Present the part of the data that opens with the line containing "How far is (x=37, y=43)" and closes with the line containing "Comparing [206,136] and", both included, as a numbered list with blank lines left out.

Records from a data collection

---------------

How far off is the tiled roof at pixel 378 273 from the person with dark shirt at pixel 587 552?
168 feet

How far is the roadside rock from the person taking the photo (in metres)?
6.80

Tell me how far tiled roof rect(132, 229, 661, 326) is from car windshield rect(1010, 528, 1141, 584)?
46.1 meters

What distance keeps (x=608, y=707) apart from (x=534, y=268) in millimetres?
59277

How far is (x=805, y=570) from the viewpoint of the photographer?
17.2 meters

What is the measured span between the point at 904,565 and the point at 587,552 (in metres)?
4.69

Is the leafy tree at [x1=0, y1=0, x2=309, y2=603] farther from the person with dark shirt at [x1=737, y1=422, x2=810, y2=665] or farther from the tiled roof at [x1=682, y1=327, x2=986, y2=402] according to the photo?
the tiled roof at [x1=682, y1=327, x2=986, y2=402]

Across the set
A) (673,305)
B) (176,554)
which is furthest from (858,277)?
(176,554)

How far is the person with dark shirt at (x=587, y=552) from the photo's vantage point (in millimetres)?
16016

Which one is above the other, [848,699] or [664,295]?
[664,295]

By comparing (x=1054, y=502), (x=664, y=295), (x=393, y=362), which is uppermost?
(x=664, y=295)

---------------

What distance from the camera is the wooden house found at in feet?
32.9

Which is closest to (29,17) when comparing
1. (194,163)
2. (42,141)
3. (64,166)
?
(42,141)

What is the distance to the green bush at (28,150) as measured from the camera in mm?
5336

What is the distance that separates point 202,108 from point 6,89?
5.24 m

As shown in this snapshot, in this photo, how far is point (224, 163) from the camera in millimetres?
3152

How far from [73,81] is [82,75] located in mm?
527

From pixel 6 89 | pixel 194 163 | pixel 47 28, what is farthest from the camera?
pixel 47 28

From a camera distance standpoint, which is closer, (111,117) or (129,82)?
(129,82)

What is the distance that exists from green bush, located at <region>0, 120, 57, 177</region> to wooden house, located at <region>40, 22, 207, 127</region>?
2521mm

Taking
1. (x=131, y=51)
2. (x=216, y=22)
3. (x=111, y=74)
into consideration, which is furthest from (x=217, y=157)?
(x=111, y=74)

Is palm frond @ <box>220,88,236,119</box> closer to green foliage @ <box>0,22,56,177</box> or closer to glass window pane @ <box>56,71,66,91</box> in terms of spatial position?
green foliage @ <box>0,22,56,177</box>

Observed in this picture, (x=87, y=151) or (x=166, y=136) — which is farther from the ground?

---------------

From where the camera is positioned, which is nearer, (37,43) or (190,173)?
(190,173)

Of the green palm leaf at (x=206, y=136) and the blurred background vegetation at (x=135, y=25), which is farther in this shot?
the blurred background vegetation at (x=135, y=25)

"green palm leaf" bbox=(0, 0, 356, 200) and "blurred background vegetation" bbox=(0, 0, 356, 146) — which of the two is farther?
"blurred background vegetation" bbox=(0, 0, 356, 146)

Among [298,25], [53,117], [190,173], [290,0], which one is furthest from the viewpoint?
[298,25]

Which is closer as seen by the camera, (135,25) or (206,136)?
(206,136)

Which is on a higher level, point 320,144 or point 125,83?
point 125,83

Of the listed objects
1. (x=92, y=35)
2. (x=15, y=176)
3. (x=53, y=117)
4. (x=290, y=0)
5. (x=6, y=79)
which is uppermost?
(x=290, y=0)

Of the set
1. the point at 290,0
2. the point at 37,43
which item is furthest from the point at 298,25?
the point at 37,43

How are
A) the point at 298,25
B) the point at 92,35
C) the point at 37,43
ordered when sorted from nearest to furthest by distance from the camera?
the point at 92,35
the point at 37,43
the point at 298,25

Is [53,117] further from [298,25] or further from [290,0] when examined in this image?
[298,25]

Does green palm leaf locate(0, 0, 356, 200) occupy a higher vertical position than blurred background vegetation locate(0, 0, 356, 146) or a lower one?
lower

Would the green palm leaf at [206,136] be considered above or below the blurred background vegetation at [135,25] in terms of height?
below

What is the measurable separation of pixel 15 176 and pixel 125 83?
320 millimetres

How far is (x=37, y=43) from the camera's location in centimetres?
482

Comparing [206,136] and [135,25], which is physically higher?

---------------

### REPLY TO THE TASK
1. How far is (x=37, y=43) from the camera's location in centimetres?
2. 482
3. Comparing [206,136] and [135,25], which is physically higher?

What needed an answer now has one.